Let $n_A$, $n_B$, and $n_C$ be the number of questions chosen from section A, B, and C respectively.

The given conditions can be stated as:

1. Compulsory Question: At least one question must be chosen from each section. So, $n_A \ge 1$, $n_B \ge 1$, and $n_C \ge 1$.
2. Total Questions: A total of 5 questions must be answered. So, $n_A + n_B + n_C = 5$.
3. Maximum Questions per Section: Each section has 5 questions. So, $n_A \le 5$, $n_B \le 5$, and $n_C \le 5$.

We need to find all possible combinations of non-negative integers $(n_A, n_B, n_C)$ that satisfy these conditions. Since $n_A+n_B+n_C=5$ and each $n_i \ge 1$, the maximum value any $n_i$ can take is $5 - 1 - 1 = 3$. This means $n_i \le 3$, which automatically satisfies the $n_i \le 5$ condition.

Let's list the possible sets of $(n_A, n_B, n_C)$ that sum to 5, with each component being at least 1:

Case 1: (1, 1, 3) This means we choose 1 question from section A, 1 from section B, and 3 from section C. The number of ways to choose questions for this specific distribution is: $\binom{5}{1}$ (for section A) $\times \binom{5}{1}$ (for section B) $\times \binom{5}{3}$ (for section C) $= 5 \times 5 \times 10 = 250$ ways.

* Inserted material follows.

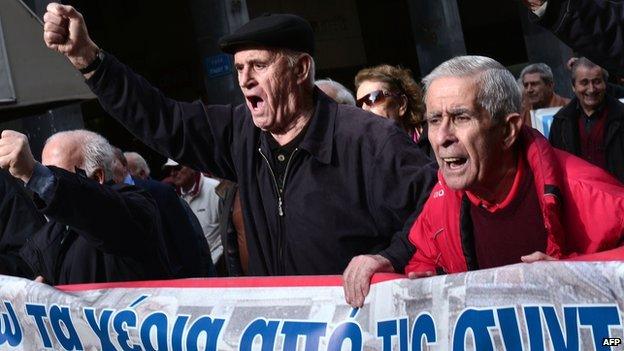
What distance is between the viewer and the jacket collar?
434 centimetres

Since the sections are distinct, the distribution (1, 1, 3) can be permuted in three ways:

• (1, 1, 3): 1 from A, 1 from B, 3 from C. Ways = 250.
• (1, 3, 1): 1 from A, 3 from B, 1 from C. Ways = $\binom{5}{1} \times \binom{5}{3} \times \binom{5}{1} = 5 \times 10 \times 5 = 250$.
• (3, 1, 1): 3 from A, 1 from B, 1 from C. Ways = $\binom{5}{3} \times \binom{5}{1} \times \binom{5}{1} = 10 \times 5 \times 5 = 250$. Total ways for this type of distribution = $3 \times 250 = 750$.

Case 2: (1, 2, 2) This means we choose 1 question from section A, 2 from section B, and 2 from section C. The number of ways to choose questions for this specific distribution is: $\binom{5}{1}$ (for section A) $\times \binom{5}{2}$ (for section B) $\times \binom{5}{2}$ (for section C) $= 5 \times 10 \times 10 = 500$ ways.

This distribution (1, 2, 2) can also be permuted in three ways:

• (1, 2, 2): 1 from A, 2 from B, 2 from C. Ways = 500.
• (2, 1, 2): 2 from A, 1 from B, 2 from C. Ways = $\binom{5}{2} \times \binom{5}{1} \times \binom{5}{2} = 10 \times 5 \times 10 = 500$.
• (2, 2, 1): 2 from A, 2 from B, 1 from C. Ways = $\binom{5}{2} \times \binom{5}{2} \times \binom{5}{1} = 10 \times 10 \times 5 = 500$. Total ways for this type of distribution = $3 \times 500 = 1500$.

Total Number of Ways: The total number of ways to answer the questions is the sum of ways from all possible distributions: Total Ways = (Total ways from Case 1) + (Total ways from Case 2) Total Ways = $750 + 1500 = 2250$.

The interpretation of "one question from each section is compulsory" means that the final selection must contain at least one question from each section. The method used above correctly accounts for this by setting $n_A, n_B, n_C \ge 1$.